Closed dan-zheng closed 5 years ago

dan-zheng commented 5 years ago

TODO: Investigate TensorApply and TensorUpdate for GPU.

Addresses feedback from @TiarkRompf.

dan-zheng commented 5 years ago

Merging to unblock progress, happy to address feedback later. I hope this is a step in the right direction.

TiarkRompf commented 5 years ago

I anticipate that we'll need to generate custom CUDA at some point, but for now we should do something simpler:

  1. only access GPU data in bulk, never element-wise -- this removes need for Apply and Update
  2. if data needs to be shipped to the CPU, make it an explicit transfer operation (array.transferToCPU()).

For this, we don't need IR nodes for TensorNew, TensorApply, TensorUpdate, but a simple unchecked("..") should suffice. I'd also prefer the to call it something like NewGPUArray since it's returning an Array, not a Tensor object.

I do expect that we'll evolve this design but I'd like to do the simplest thing that enables us to run benchmarks.

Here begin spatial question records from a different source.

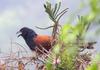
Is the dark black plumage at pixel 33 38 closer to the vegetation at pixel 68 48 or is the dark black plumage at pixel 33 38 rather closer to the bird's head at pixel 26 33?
the bird's head at pixel 26 33

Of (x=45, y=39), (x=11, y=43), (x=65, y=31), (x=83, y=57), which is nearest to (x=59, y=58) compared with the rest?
(x=83, y=57)

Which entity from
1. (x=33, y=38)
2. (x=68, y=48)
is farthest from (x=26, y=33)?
(x=68, y=48)

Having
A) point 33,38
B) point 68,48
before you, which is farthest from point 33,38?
point 68,48

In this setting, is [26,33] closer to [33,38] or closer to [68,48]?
[33,38]

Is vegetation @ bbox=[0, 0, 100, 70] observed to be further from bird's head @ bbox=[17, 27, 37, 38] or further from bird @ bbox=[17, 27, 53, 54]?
bird's head @ bbox=[17, 27, 37, 38]

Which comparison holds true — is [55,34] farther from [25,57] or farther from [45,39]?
[45,39]

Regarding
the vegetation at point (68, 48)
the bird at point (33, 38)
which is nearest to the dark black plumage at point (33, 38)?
the bird at point (33, 38)

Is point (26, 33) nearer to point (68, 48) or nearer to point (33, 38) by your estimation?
point (33, 38)

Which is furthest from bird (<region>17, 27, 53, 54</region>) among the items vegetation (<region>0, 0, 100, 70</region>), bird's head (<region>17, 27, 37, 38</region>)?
vegetation (<region>0, 0, 100, 70</region>)

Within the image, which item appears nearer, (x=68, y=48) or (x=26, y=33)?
(x=68, y=48)

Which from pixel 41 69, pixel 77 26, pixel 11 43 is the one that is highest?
pixel 77 26

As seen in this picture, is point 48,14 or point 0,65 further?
point 0,65

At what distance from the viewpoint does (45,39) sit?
8820 mm

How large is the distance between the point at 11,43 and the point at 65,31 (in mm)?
3220
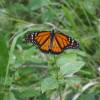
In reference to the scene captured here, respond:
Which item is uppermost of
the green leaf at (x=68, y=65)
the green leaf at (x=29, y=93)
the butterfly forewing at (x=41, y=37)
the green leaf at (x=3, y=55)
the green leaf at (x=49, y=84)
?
the butterfly forewing at (x=41, y=37)

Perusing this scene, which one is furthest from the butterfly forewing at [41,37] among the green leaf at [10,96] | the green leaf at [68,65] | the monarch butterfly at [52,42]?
the green leaf at [10,96]

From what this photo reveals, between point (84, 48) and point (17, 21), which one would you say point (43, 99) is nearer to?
point (84, 48)

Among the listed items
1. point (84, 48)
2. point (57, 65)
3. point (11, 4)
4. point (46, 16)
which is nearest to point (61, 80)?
point (57, 65)

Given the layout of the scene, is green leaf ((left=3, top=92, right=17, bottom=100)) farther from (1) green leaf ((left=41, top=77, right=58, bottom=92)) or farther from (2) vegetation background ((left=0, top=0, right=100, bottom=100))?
(1) green leaf ((left=41, top=77, right=58, bottom=92))

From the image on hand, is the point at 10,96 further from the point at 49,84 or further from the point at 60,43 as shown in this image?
the point at 60,43

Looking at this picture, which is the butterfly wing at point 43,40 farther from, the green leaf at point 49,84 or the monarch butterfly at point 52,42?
the green leaf at point 49,84

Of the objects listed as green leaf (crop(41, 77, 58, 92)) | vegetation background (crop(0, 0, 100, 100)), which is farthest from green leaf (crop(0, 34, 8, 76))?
green leaf (crop(41, 77, 58, 92))
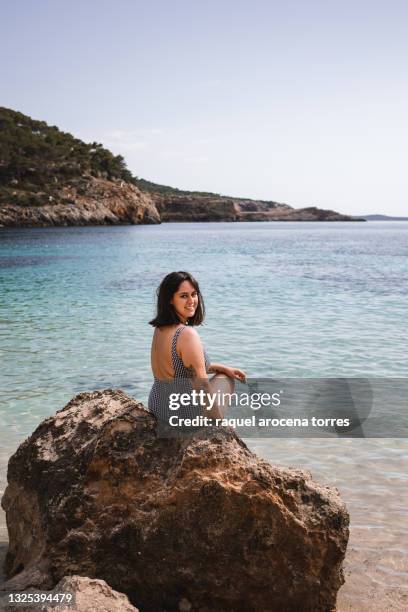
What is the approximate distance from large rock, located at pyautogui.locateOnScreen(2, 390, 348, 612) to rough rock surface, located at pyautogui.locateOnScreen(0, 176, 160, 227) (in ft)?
236

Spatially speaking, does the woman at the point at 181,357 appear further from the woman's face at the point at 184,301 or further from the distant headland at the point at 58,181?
the distant headland at the point at 58,181

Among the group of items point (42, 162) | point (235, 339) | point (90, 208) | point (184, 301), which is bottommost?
point (235, 339)

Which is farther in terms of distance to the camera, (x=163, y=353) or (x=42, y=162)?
A: (x=42, y=162)

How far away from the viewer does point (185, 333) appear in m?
3.95

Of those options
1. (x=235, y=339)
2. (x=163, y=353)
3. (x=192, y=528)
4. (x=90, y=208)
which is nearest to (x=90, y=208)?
(x=90, y=208)

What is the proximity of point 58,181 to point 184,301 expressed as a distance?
8737 cm

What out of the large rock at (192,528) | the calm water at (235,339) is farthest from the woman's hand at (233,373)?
the calm water at (235,339)

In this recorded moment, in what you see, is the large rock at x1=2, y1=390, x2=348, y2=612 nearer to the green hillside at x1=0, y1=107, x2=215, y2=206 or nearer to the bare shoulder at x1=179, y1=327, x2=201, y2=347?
the bare shoulder at x1=179, y1=327, x2=201, y2=347

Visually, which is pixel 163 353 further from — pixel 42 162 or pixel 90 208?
pixel 42 162

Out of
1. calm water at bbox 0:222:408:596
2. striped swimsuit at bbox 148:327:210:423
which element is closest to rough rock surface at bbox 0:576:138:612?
striped swimsuit at bbox 148:327:210:423

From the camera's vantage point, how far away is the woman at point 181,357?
3.90 m

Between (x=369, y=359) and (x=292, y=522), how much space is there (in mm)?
7288

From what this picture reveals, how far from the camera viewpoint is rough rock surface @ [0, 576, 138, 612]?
2.93 m

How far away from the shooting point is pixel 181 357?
395cm
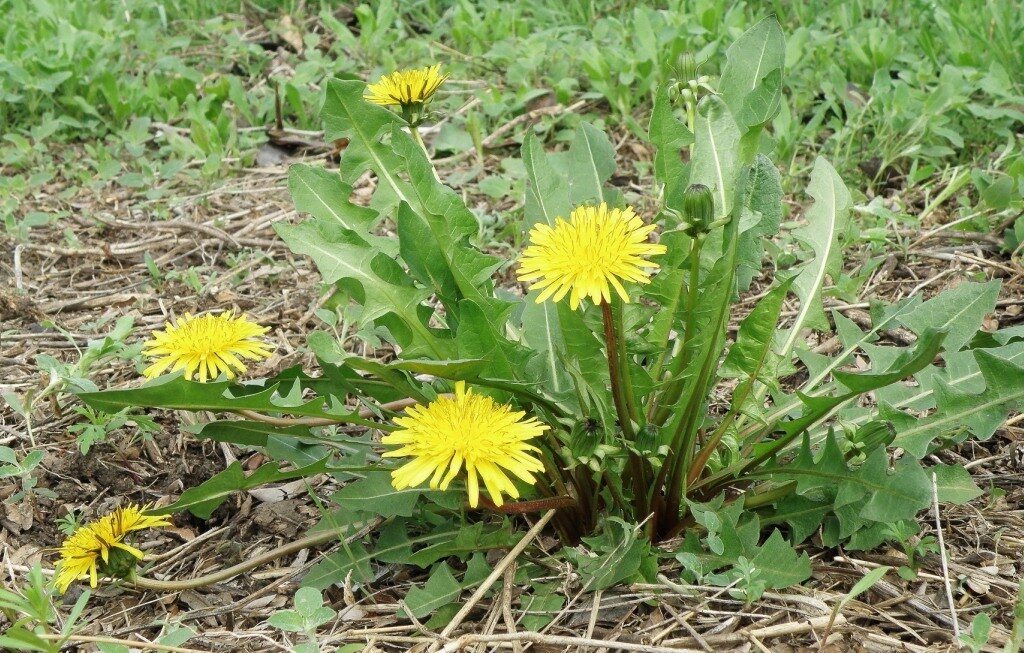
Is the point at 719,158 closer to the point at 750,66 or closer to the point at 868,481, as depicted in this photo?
the point at 750,66

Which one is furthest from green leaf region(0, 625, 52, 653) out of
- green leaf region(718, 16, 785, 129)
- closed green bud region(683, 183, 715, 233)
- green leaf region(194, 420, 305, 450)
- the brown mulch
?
green leaf region(718, 16, 785, 129)

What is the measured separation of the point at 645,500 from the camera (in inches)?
82.0

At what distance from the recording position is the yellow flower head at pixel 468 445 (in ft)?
5.60

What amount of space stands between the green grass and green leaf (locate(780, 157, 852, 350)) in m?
0.92

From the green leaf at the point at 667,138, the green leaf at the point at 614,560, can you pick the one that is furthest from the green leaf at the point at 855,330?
the green leaf at the point at 614,560

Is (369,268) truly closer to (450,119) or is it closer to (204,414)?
(204,414)

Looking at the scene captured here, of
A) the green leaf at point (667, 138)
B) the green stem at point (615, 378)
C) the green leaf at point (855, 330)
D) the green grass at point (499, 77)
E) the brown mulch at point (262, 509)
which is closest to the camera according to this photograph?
the green stem at point (615, 378)

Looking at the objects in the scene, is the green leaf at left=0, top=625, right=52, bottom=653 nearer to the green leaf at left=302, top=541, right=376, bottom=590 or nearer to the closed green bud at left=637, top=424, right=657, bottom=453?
the green leaf at left=302, top=541, right=376, bottom=590

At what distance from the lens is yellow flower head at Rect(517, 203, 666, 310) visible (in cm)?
170

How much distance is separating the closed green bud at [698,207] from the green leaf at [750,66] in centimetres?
51

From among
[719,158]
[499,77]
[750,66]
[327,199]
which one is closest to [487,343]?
[327,199]

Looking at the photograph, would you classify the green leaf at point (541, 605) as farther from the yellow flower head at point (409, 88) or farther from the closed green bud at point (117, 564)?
the yellow flower head at point (409, 88)

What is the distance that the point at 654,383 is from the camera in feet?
6.67

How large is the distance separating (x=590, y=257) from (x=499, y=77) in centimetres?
283
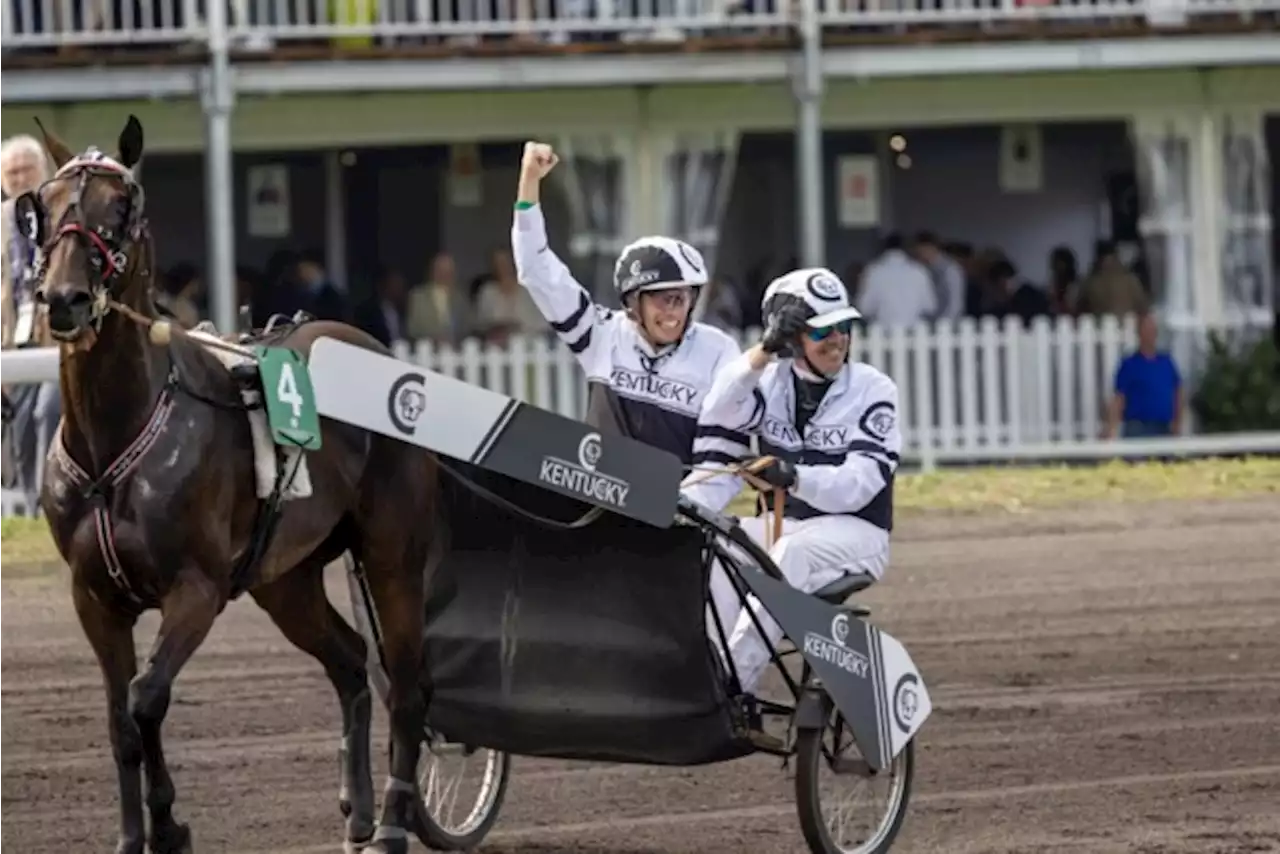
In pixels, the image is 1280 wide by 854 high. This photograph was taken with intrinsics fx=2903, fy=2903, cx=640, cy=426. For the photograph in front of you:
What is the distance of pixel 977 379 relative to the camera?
21828 millimetres

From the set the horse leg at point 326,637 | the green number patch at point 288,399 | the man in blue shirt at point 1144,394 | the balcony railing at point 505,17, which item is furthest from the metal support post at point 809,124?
the green number patch at point 288,399

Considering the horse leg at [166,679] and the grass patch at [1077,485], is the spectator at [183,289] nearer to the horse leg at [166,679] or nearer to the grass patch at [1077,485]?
the grass patch at [1077,485]

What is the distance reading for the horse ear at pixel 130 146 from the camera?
7605 millimetres

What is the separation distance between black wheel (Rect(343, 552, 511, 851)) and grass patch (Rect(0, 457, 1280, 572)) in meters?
7.96

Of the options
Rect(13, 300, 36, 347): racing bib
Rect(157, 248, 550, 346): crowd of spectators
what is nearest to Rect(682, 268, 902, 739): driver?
Rect(13, 300, 36, 347): racing bib

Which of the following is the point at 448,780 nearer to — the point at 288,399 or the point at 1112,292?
the point at 288,399

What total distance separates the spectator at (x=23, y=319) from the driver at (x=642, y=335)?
1784 mm

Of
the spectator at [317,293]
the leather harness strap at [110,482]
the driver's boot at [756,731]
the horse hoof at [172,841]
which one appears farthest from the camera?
the spectator at [317,293]

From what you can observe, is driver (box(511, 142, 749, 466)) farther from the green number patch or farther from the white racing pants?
the green number patch

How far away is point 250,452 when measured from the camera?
7656mm

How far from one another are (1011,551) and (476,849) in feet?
25.9

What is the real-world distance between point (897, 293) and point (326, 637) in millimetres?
14439

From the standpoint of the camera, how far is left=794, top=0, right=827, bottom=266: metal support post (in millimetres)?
21641

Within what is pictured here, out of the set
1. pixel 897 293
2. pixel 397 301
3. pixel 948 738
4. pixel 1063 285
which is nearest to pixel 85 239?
pixel 948 738
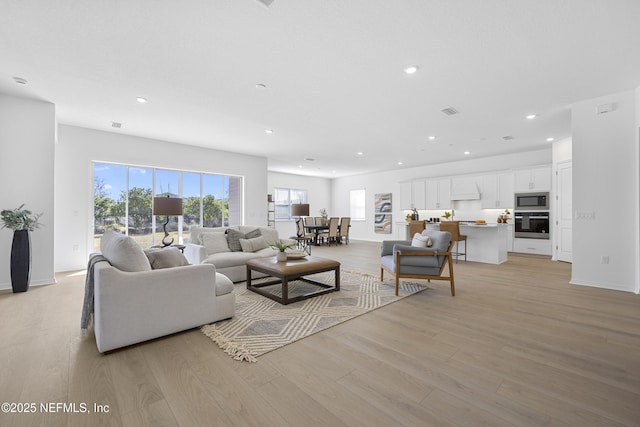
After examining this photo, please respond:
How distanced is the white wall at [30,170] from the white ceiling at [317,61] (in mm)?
316

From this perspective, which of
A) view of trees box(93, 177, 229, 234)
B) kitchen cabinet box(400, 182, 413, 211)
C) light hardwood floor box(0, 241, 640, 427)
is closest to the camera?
light hardwood floor box(0, 241, 640, 427)

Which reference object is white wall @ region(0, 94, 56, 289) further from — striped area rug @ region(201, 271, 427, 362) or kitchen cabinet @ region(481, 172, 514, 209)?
kitchen cabinet @ region(481, 172, 514, 209)

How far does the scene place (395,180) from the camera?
10.6 m

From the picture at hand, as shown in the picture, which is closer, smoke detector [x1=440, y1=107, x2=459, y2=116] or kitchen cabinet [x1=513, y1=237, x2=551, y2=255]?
smoke detector [x1=440, y1=107, x2=459, y2=116]

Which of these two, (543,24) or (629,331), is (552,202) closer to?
(629,331)

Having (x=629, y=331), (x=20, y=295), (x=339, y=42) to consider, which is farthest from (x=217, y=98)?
(x=629, y=331)

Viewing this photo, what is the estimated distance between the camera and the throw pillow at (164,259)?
2.75 meters

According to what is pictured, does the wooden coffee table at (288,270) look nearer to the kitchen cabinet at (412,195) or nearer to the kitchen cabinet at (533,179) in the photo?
the kitchen cabinet at (533,179)

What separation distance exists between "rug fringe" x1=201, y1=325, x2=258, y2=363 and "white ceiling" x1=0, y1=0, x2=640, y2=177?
2.78 metres

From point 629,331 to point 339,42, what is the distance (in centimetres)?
388

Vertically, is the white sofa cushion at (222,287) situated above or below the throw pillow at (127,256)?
below

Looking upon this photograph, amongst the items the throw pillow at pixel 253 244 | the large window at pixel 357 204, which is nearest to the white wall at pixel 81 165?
the throw pillow at pixel 253 244

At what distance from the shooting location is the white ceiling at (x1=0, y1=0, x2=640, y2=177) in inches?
94.0

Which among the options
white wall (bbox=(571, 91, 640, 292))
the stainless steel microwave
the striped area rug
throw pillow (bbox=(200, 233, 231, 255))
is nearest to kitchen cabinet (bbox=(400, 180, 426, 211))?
the stainless steel microwave
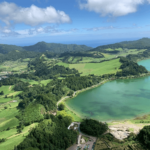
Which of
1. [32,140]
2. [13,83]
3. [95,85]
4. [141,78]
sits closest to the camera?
[32,140]

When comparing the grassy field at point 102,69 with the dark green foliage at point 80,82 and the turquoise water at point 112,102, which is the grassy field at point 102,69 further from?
the turquoise water at point 112,102

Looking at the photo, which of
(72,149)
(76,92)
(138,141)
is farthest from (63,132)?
(76,92)

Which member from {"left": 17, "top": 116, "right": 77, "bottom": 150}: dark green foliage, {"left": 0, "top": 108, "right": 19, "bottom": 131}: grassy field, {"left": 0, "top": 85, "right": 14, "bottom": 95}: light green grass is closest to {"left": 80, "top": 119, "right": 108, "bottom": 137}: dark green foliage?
{"left": 17, "top": 116, "right": 77, "bottom": 150}: dark green foliage

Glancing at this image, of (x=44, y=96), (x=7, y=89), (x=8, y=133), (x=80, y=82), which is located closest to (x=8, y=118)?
(x=8, y=133)

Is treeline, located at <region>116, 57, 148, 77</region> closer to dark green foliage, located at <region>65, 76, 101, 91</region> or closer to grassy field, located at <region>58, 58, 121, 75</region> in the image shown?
grassy field, located at <region>58, 58, 121, 75</region>

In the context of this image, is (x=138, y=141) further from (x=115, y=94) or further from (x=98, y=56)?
(x=98, y=56)

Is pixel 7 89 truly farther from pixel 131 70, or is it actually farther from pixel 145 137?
pixel 131 70
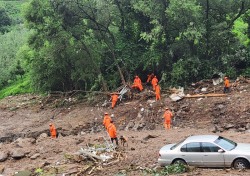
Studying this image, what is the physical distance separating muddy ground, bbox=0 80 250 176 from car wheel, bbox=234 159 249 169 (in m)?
0.34

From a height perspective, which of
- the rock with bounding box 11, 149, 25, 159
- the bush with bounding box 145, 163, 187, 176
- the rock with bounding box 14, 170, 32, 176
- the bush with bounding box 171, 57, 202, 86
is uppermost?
the bush with bounding box 171, 57, 202, 86

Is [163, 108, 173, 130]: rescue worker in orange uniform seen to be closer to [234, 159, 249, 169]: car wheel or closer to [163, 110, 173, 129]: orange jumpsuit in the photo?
[163, 110, 173, 129]: orange jumpsuit

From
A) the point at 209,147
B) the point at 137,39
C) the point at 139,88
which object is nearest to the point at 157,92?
the point at 139,88

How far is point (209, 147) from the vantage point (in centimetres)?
1493

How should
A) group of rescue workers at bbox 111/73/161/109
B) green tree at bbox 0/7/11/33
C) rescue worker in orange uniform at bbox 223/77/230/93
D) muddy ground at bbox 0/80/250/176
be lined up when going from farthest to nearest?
green tree at bbox 0/7/11/33 → group of rescue workers at bbox 111/73/161/109 → rescue worker in orange uniform at bbox 223/77/230/93 → muddy ground at bbox 0/80/250/176

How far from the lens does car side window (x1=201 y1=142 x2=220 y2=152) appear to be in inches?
583

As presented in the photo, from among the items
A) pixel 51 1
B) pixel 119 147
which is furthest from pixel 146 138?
pixel 51 1

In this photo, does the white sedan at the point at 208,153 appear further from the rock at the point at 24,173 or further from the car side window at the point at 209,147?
the rock at the point at 24,173

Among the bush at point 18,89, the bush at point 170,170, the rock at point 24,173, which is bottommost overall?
the rock at point 24,173

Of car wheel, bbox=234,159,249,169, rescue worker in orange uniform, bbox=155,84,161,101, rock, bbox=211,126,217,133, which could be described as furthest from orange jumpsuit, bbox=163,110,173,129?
car wheel, bbox=234,159,249,169

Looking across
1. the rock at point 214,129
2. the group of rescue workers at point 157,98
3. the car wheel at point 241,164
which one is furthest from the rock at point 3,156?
the car wheel at point 241,164

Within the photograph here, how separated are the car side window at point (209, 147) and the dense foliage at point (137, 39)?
14.0 meters

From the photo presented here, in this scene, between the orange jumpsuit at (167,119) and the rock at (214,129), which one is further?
the orange jumpsuit at (167,119)

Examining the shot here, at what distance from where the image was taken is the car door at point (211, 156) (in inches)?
579
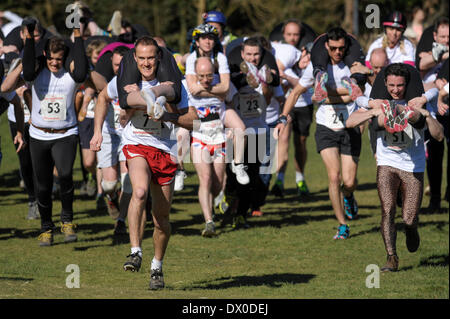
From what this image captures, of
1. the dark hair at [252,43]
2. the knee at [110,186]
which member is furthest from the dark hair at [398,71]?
the knee at [110,186]

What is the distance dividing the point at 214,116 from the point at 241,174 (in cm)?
85

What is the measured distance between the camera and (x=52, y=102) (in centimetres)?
1120

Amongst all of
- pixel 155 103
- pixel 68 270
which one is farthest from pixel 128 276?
pixel 155 103

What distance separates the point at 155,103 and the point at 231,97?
178 inches

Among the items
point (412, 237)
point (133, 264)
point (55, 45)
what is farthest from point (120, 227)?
point (412, 237)

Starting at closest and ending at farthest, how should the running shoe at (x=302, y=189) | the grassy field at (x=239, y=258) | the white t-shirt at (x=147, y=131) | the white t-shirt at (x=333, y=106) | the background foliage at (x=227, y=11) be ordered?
the white t-shirt at (x=147, y=131) < the grassy field at (x=239, y=258) < the white t-shirt at (x=333, y=106) < the running shoe at (x=302, y=189) < the background foliage at (x=227, y=11)

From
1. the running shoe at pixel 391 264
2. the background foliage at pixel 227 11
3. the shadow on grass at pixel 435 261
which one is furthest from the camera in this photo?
the background foliage at pixel 227 11

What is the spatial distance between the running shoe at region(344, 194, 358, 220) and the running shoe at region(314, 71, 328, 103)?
190cm

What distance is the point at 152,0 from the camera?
37031 millimetres

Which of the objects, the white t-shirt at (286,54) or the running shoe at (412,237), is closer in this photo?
the running shoe at (412,237)

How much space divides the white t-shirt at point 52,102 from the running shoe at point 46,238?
119cm

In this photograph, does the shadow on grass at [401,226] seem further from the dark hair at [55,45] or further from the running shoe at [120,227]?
the dark hair at [55,45]

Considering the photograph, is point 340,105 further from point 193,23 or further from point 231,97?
point 193,23

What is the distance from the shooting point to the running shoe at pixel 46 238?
11430 millimetres
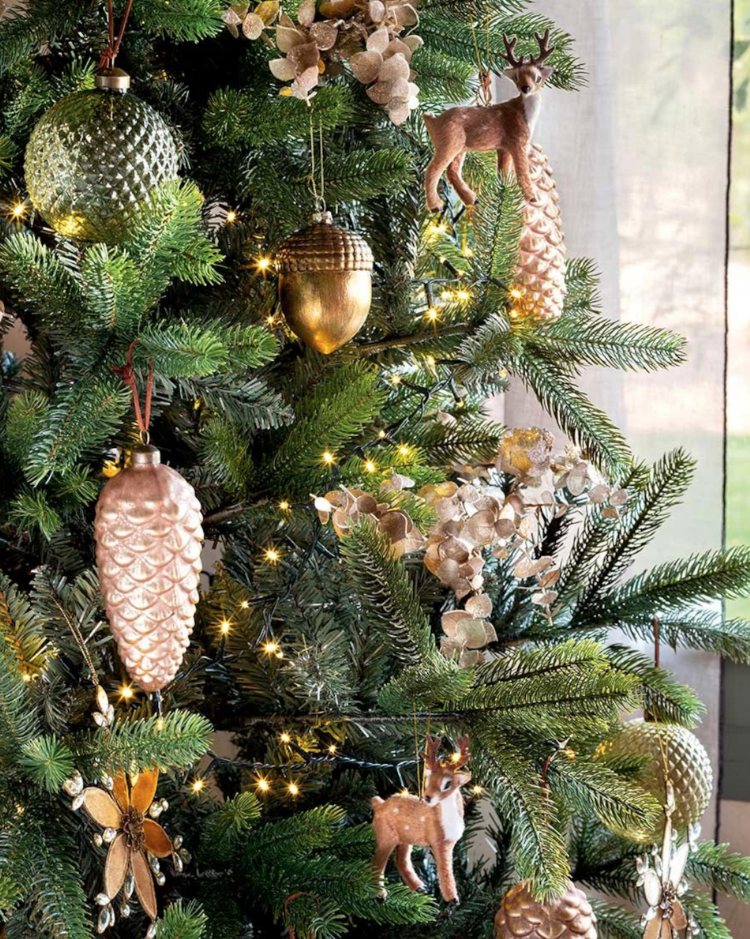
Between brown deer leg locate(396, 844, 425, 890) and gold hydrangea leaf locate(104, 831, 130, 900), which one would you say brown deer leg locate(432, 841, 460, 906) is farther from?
gold hydrangea leaf locate(104, 831, 130, 900)

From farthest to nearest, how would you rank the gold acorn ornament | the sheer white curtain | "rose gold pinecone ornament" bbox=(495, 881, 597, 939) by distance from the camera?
the sheer white curtain, "rose gold pinecone ornament" bbox=(495, 881, 597, 939), the gold acorn ornament

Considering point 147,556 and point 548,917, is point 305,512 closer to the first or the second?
point 147,556

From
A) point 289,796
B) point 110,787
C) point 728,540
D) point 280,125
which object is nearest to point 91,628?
point 110,787

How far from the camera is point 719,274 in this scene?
1.20 m

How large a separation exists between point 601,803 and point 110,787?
0.30 meters

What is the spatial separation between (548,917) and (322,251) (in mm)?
451

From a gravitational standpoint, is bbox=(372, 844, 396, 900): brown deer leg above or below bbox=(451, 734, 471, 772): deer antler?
below

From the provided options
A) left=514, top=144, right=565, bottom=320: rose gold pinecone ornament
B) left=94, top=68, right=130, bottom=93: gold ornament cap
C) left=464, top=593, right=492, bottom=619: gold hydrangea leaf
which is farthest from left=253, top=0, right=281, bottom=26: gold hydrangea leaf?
left=464, top=593, right=492, bottom=619: gold hydrangea leaf

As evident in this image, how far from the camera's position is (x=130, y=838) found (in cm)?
61

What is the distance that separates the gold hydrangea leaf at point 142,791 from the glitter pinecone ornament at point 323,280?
0.94 feet

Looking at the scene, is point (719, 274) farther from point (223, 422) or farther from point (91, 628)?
point (91, 628)

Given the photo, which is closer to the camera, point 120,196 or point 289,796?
point 120,196

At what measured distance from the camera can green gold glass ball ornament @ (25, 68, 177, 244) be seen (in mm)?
579

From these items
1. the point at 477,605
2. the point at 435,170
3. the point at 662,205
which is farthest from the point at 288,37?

dan-zheng commented 5 years ago

@TiarkRompf Are you suggesting the following design?

Example programs:

def snippet() {
  // backend: BackendCublas

  // Allocate tensor on CPU.
  val x = Tensor.ones(2, 2)
  // Doing `x+x` right now would result in an error because `x` lives on CPU
  // but codegen produces cuBLAS ops.

  // Transfer tensor to GPU.
  x = x.transferToGPU()
  // Now, `x+x` is valid.
  val y = x + x
}

def snippet2() {
  // backend: BackendCublas
  val x = Tensor.ones(2, 2)
  // We can use `withGPU` to eliminate manual transfer operations.
  // However, doing `x+x` here outside `withGPU` still produces an error.
  withGPU(x) {
    val y = x + x
  }
}

I propose an alternative design (nearly implemented):

Example program:

def snippet() {
  // backend: BackendCublas

  // Allocate tensor on GPU. Doing `x+x` is valid right now.
  val x = Tensor.ones(2, 2)
  val y = x + x

  withCPU(y) {
    // Transfer `y` to CPU and perform ops (`+` and `print`).
    val z = y + y
    z.print()
  }
}

TensorFlow's programming model is similar to the second design:

with tf.device('/device:GPU:2'):
  a = tf.constant([1.0, 2.0, 3.0, 4.0, 5.0, 6.0], shape=[2, 3], name='a')
  b = tf.constant([1.0, 2.0, 3.0, 4.0, 5.0, 6.0], shape=[3, 2], name='b')
  c = tf.matmul(a, b)

PyTorch's programming model is similar to the first design, but eliminates the potential error in the example because ops are generated based on the device placement of tensors. This is actually a more robust model than either of the two designs.

x = Tensor(...) # CPU
x + x # Performed on CPU.
x = x.cuda() # GPU
x + x # Performed on GPU.

I suppose the differences between the two designs doesn't matter for benchmarks, because most tensor programs start on the CPU (to do data loading, etc) and then compute on the GPU.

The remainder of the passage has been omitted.